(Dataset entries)
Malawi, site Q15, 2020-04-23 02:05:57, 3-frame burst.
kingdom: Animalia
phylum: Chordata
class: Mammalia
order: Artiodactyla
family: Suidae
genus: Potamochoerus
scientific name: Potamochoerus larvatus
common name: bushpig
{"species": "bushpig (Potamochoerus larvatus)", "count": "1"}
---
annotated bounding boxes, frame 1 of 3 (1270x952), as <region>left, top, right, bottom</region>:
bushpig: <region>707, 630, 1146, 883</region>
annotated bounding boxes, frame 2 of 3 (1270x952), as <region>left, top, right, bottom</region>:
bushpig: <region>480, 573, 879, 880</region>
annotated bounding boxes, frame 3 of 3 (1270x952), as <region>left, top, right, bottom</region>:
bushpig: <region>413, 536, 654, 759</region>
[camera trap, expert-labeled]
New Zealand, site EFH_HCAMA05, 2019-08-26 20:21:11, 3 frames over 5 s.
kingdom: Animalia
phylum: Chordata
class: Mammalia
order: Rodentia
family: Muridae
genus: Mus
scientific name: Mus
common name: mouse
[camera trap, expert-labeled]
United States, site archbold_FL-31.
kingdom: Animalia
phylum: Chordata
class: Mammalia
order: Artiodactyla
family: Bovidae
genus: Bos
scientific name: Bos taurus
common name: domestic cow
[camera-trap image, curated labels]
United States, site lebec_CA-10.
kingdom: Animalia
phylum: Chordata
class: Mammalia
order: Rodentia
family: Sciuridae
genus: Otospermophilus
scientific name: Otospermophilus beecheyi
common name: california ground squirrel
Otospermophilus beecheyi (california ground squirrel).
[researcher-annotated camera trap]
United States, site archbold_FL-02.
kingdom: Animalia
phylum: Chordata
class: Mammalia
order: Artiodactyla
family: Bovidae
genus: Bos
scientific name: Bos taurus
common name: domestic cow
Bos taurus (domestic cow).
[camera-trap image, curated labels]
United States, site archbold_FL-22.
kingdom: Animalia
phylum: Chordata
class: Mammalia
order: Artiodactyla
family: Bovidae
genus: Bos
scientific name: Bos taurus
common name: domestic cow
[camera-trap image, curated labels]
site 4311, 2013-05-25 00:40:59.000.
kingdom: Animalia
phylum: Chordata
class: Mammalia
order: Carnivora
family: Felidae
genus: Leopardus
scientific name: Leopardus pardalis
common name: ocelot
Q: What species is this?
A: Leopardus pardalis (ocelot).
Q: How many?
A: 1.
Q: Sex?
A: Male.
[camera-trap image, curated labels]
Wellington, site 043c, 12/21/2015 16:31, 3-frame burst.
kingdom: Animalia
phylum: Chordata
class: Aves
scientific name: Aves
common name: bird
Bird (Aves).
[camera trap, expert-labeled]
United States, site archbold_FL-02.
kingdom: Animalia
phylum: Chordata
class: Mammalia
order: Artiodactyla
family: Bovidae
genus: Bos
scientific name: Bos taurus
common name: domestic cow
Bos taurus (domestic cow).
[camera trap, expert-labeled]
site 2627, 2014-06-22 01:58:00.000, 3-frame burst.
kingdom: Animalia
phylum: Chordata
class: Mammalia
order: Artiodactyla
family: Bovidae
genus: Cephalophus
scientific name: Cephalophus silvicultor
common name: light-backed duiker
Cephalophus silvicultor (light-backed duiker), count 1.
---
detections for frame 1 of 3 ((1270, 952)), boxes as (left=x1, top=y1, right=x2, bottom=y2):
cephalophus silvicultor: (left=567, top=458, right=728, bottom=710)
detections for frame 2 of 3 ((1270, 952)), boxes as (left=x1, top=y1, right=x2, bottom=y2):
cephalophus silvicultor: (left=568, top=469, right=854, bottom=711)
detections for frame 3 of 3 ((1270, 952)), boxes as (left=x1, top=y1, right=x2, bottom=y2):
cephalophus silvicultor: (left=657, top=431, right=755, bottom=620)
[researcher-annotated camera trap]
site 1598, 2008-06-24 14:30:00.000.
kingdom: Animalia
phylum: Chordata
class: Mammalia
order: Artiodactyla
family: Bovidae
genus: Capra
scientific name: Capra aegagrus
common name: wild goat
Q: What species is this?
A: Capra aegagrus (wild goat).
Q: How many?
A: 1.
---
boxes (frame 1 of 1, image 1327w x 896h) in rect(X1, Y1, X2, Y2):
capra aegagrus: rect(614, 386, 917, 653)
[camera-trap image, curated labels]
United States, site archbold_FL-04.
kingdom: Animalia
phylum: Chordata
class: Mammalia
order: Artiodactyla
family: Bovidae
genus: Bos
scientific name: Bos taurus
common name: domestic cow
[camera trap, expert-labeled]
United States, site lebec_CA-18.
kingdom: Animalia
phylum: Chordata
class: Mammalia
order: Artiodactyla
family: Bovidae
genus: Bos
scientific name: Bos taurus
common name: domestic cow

#### [Task directions]
Word for word, repeat the data from its first line through the line with "family: Sciuridae", including both of those lines and no others.

#### [Exercise answer]
Malawi, site Q15, 2020-04-23 02:05:57, 3-frame burst.
kingdom: Animalia
phylum: Chordata
class: Mammalia
order: Artiodactyla
family: Suidae
genus: Potamochoerus
scientific name: Potamochoerus larvatus
common name: bushpig
{"species": "bushpig (Potamochoerus larvatus)", "count": "1"}
---
annotated bounding boxes, frame 1 of 3 (1270x952), as <region>left, top, right, bottom</region>:
bushpig: <region>707, 630, 1146, 883</region>
annotated bounding boxes, frame 2 of 3 (1270x952), as <region>left, top, right, bottom</region>:
bushpig: <region>480, 573, 879, 880</region>
annotated bounding boxes, frame 3 of 3 (1270x952), as <region>left, top, right, bottom</region>:
bushpig: <region>413, 536, 654, 759</region>
[camera trap, expert-labeled]
New Zealand, site EFH_HCAMA05, 2019-08-26 20:21:11, 3 frames over 5 s.
kingdom: Animalia
phylum: Chordata
class: Mammalia
order: Rodentia
family: Muridae
genus: Mus
scientific name: Mus
common name: mouse
[camera trap, expert-labeled]
United States, site archbold_FL-31.
kingdom: Animalia
phylum: Chordata
class: Mammalia
order: Artiodactyla
family: Bovidae
genus: Bos
scientific name: Bos taurus
common name: domestic cow
[camera-trap image, curated labels]
United States, site lebec_CA-10.
kingdom: Animalia
phylum: Chordata
class: Mammalia
order: Rodentia
family: Sciuridae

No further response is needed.